I am thinking of building apole barn garage and thought it might be nice to immitate my roof line of my house since the building will be next to it. It is a 10/12 pitch.
The barn will be 32 feet. How can I come up with a ridgeboard that length? I know I will have to somehow tie several shorter lengths together but what is the best way to do this?
Butt the pieces together. The ridge is an alignment piece and doesn't do any real work. Some people butt them together between the opposed pair of rafters, others butt them in between pairs of rafters and use a piece of blocking to tie them together.
Just splice it with a short piece of the same width of lumber. If you're worried about the splice being in the way of a rafter, put it on with screws and then adjust it after your rafters reach that area of the ridgeboard.
Stryped, if you've done your collar beams and collar ties properly, the ridge board doesn't hold _anything_ up -- it's just a nailing surface for your rafters. The ridge board _is_held_up_ by the rafters.
Therefore, it's easy to get a ridge board that long... just splice shorter boards between the rafters, using a full-width lam. of 2x lumber on each side, and about one nail every four inches of span (in both directions) across the splice.
Don't forget to drop your lam plates down on the ridge far enough to give clearance for the roofing or purlins.
You're making those troll noises again, Stryped.
Put up the ridge board first, on temporary supports. Nail the rafters to it, and anchor them to the collar beams (using metal strap anchors). Add the collar ties. Add temporary diagonal bracing across the rafters. Remove the temporary ridge supports.
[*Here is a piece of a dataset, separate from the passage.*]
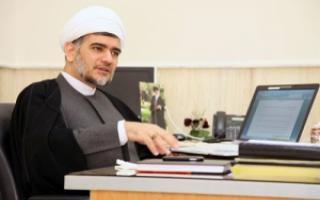حجت الاسلام والمسلمین دکتر محسن الویری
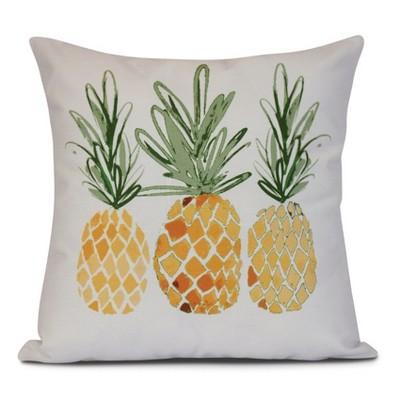 gold white pineapples print pillow throw pillow 16 x16 e by design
The rafters will hold up the ridge. The collar ties will prevent the walls from spreading. The diagonals will prevent your whole roof structure from laying over flat in a wind.
You don't seem to get much from text-only descriptions. Instead, why don't you buy one of those nifty little books they sell at Home Depot and Lowes... there's one on building pole barns, and it's got lots of really pretty-colored pictures in it for the functionally illiterate.